No. 057 Towards Explanation Production Combining Natural Language Processing and Logical Reasoning

Icon

NII Shonan Meeting Seminar 057

Shonan-EXPCOLL 2014 Presentations

November 27 (Thu) 11:00-12:00

Robert Kowalski
Computational Logic, the Language of Thought and Natural Language
Formal Logic is a natural candidate for representing computer-intelligible
knowledge extracted from natural language texts on the WWW. I will argue
that the logic of natural language texts is normally not visible, but is
hidden beneath the surface, and that it can be uncovered more easily by
studying texts that are designed to be as clear and easy to understand as
possible.
I will support my argument in two ways: by giving examples of English
language texts and their hidden logic, and by interpreting guidelines for
English writing style in computational logic terms. I will also argue that
kind of logic that is most useful for representing natural language is both
simpler and richer than classical logic. It is simpler because it has a
simpler syntax in the form of conditionals, and it is more powerful because
it distinguishes between the logic of beliefs and the logic of goals.
Keywords: Computational Logic, English writing style, Knowledge
representation
Slides

Bart Verheij
Arguments for Structured Hypotheses: A Logico-Probabilistic Perspective

Some questions have answers with a simple structure. For instance, the
question “What is Vincent van Gogh’s country of birth?” has the answer “The
Netherlands”. Other questions require answers with a more elaborate
structure. For instance, although the question “Is the suspect guilty of a
crime?” can be answered with a simple “yes” or “no”, additional structure in
the form of arguments for and against the legally relevant scenarios is
needed. Each scenario provides a hypothetical answer to the guilt question.
Some scenarios are better supported by the evidence than others. In the
talk, a theory of arguments for structured hypotheses is discussed that uses
classical logic and probability theory as normative framework. Possible
answers to questions take the form of structured hypotheses. The
logico-probabilistic argumentation framework sheds new light on the formal
semantics of argumentation, in a way that combines logic-based knowledge
technology with probability-based data analysis.

— Data provided —
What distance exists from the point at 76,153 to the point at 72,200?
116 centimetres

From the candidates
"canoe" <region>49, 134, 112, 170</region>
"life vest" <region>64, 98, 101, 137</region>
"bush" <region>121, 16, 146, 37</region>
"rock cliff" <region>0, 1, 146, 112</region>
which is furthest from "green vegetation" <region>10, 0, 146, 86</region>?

— Problems and tasks —
1. Extract the passage of the seminar abstracts from "Some scenarios are" to "probability-based data analysis.".
2. According to the seminar abstracts, what is the answer to the question about Vincent van Gogh's country of birth?
3. In the seminar abstracts, why is the logic most useful for representing natural language described as both simpler and richer than classical logic?
The items play no part in what is asked here.

— Responses by task —
1.
Some scenarios are better supported by the evidence than others. In the
talk, a theory of arguments for structured hypotheses is discussed that uses
classical logic and probability theory as normative framework. Possible
answers to questions take the form of structured hypotheses. The
logico-probabilistic argumentation framework sheds new light on the formal
semantics of argumentation, in a way that combines logic-based knowledge
technology with probability-based data analysis.

2. The Netherlands.

3. It is simpler because its syntax takes the form of conditionals. It is more powerful because it distinguishes between the logic of beliefs and the logic of goals.